Solved: Re: What is the best way to use credentials for AP...

lugger1 · 04-19-2023 07:38 AM

Hello, I have an Databricks account on Azure, and the goal is to compare different image tagging services from GCP and other providers via corresponding API calls, with Python notebook. I have problems with GCP vision API calls, specifically with credentials: as far as I understand, the one necessary step is to set 'GOOGLE_APPLICATION_CREDENTIALS' environment variable in my databricks notebook with something like

os.environ['GOOGLE_APPLICATION_CREDENTIALS'] ='/folder1/credentials.json'

where '/folder1/credentials.json' is the place my notebook looks for json file with credentials (notebook is in the same folder, /folder1/notebook_api_test).

I am getting this path by looking into Workspace-> Copy file path in the Databricks web page.

But this approach doesn't work, when cell is executed, I am getting this error:

DefaultCredentialsError: File /folder1/credentials.json was not found.

What is the right way to deal with credentials to access google vision API from Databricks notebook?

lugger1

Ok, here is a trick: in my case, the file with GCP credentials is stored in notebook workspace storage, which is not visible to os.environ() command. So solution is to read a content of this file, and save it to the cluster storage attached to the notebook, which is created with the cluster and is erased when cluster is gone (so we need to repeat this procedure every time the cluster is re-created). According to this doc, we can read the content of the credentials json file stored in notebook workspace with

with open('/Workspace/folder1/cred.json'): #note that I need a full path here, for some reason
content = f.read()

and then according to this doc, we need to save it on another place in a new file (with the same name in my case, cred.json), namely on cluster storage attached to the notebook (which is visible to os-related functions, like os.environ()), with

fd = os.open("cred.json", os.O_RDWR|os.O_CREAT)
ret = os.write(fd,content.encode())
#need to add .encode(), or will get TypeError: a bytes-like object is required, not 'str'
os.close(fd)

Only after that we can continue with setting an environment variable, required for GCP authentication:

os.environ['GOOGLE_APPLICATION_CREDENTIALS'] ='./cred.json'

and then API calls should work fine, without DefaultCredentialsError.

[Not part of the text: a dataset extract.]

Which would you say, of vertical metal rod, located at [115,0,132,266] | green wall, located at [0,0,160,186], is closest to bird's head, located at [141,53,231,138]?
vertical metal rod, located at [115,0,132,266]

View solution in original post

Aris_O

Hi @lugger1,

Welcome to Google Cloud Community.

You must enter your authentication credentials in order to use Google Cloud services, such the Vision API in Databricks.

To properly set up your Google Cloud credentials in your Databricks notebook, follow these steps:

In your Google Cloud project, create a service account with the rights required to utilize the Vision API.
Download the service account's JSON key file.
Upload the JSON key file to your Databricks workspace in your Databricks notebook or to a cloud storage platform like Azure Blob Storage.
Set the path to the JSON key file's location in the GOOGLE_APPLICATION_CREDENTIALS environment variable in your notebook.

After setting the environment variable GOOGLE_APPLICATION_CREDENTIALS, you ought to be able to utilize the Google Cloud Vision API in your notebook without encountering the DefaultCredentialsError.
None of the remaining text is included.